◆ DAFTAR TUGAS ◆
1/ Sebutkan semua ciri pokok kapitalisme yang tercantum dalam teks tentang dampak globalisasi.
2/ Salin bagian teks tentang dampak globalisasi dari "Bagi negara-negara berkembang, hal" sampai "pertumbuhan ekonomi nasional.", lalu ganti "negara maju" dengan "negara industri".

◆ KUTIPAN SUMBER ◆
======
Indonesia juga menjadi sponsor dan sekaligus tuan rumah diselenggarakannya Konferensi Asia Afrika di Bandung tahun l955; menjadi salah satu sponsor lahirnya Gerakan Nonblok, juga sponsor lahirnya organisasi regional Asia Tenggara “ASEAN”.
Apa yang diuraikan di muka adalah sejumlah contoh yang menggambarkan bagaimana peranan Indonesia di dalam percaturan internasional.

C. Dampak Globalisasi Terhadap Kehidupan Bermasyarakat, Berbangsa dan bernegara
Sekarang ini kita sudah berada dalam era globalisasi, tentu saja kita tidak akan dapat melepaskan diri dari globalisasi ini. Sudah barang tentu globalisasi ini akan berdampak terhadap kehidupan bermasyarakat, berbangsa dan bernegara. 
1.        Dampak globalisasi ekonomi
Pada bagian awal telah diungkapkan selintas bagaimana produk-produk negara lain memasuki pasar kita. Itu merupakan tanda yang menunjukkan terjadinya globalisasi ekonomi. Globalisasi ekonomi ini sesungguhnya didukung oleh sebuah kekuatan yang luar biasa hebatnya, yaitu apa yang disebut liberalisme ekonomi, yang sering juga disebut kapitalisme pasar bebas.
Kapitalisme adalah suatu sistem ekonomi yang mengatur proses produksi dan pendistribusian barang dan jasa. Kapitalisme ini mempunyai tiga ciri pokok, yaitu pertama, sebagian besar sarana produksi dan distribusi dimiliki oleh individu;kedua, barang dan jasa diperdagangkan di pasar bebas yang bersifat kompetitif; ketiga, modal diinvestasikan ke dalam berbagai usaha untuk menghasilkan laba.
Bagi negara-negara berkembang, hal tersebut jelas akan sangat merugikan, karena produk dalam negerinya tidak akan mampu bersaing dengan produk negara maju.
Selain itu, bagi masyarakat, yang mengikuti pola hidup yang konsumtif, akan langsung menggunakan apa saja yang datang dari negara lain, karena barangkali itu yang dianggap paling baik, juga sebagai pertanda sudah memasuki kehidupan yang modern.
Jika dilihat dari kacamata yang positif, maka globalisasi akan mempunyai dampak yang menyenangkan, karena dengan globalisasi di bidang ekonomi,  orang akan secara mudah memperoleh barang konsumtif yang dibutuhkan, membuka lapangan kerja bagi yang memiliki ketrampilan, dapat mempermudah proses pembangunan industri, juga dapat mendorong pertumbuhan ekonomi nasional.
======
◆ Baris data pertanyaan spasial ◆
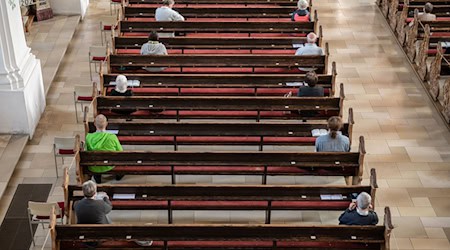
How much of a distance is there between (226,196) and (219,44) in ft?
17.2

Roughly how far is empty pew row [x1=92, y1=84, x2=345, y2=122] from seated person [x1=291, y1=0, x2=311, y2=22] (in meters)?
3.86

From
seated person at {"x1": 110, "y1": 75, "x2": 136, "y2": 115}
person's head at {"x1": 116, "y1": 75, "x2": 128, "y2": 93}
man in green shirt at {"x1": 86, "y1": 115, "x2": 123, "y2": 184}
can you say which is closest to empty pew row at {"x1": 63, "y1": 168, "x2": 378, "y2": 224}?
man in green shirt at {"x1": 86, "y1": 115, "x2": 123, "y2": 184}

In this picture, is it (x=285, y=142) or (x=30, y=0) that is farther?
(x=30, y=0)

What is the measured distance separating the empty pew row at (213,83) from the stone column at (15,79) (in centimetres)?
126

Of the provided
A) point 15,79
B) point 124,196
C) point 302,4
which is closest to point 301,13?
point 302,4

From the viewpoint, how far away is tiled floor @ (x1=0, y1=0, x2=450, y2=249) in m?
9.75

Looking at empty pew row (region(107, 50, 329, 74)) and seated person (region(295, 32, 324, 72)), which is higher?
seated person (region(295, 32, 324, 72))

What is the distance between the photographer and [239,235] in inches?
312

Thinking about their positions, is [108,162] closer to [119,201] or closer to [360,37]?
[119,201]

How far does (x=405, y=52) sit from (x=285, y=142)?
19.2 ft

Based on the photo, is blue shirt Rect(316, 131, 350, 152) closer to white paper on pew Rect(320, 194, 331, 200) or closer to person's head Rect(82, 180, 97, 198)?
white paper on pew Rect(320, 194, 331, 200)

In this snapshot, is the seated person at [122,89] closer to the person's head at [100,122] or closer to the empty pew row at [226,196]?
the person's head at [100,122]

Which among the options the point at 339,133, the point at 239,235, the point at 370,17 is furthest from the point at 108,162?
the point at 370,17

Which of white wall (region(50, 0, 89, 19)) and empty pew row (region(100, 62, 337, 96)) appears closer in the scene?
empty pew row (region(100, 62, 337, 96))
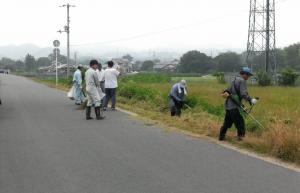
======
◆ JAWABAN PER TUGAS ◆
1/
1. Sebagian besar sarana produksi dan distribusi dimiliki oleh individu.
2. Barang dan jasa diperdagangkan di pasar bebas yang bersifat kompetitif.
3. Modal diinvestasikan ke dalam berbagai usaha untuk menghasilkan laba.

2/
Bagi negara-negara berkembang, hal tersebut jelas akan sangat merugikan, karena produk dalam negerinya tidak akan mampu bersaing dengan produk negara industri.
Selain itu, bagi masyarakat, yang mengikuti pola hidup yang konsumtif, akan langsung menggunakan apa saja yang datang dari negara lain, karena barangkali itu yang dianggap paling baik, juga sebagai pertanda sudah memasuki kehidupan yang modern.
Jika dilihat dari kacamata yang positif, maka globalisasi akan mempunyai dampak yang menyenangkan, karena dengan globalisasi di bidang ekonomi,  orang akan secara mudah memperoleh barang konsumtif yang dibutuhkan, membuka lapangan kerja bagi yang memiliki ketrampilan, dapat mempermudah proses pembangunan industri, juga dapat mendorong pertumbuhan ekonomi nasional.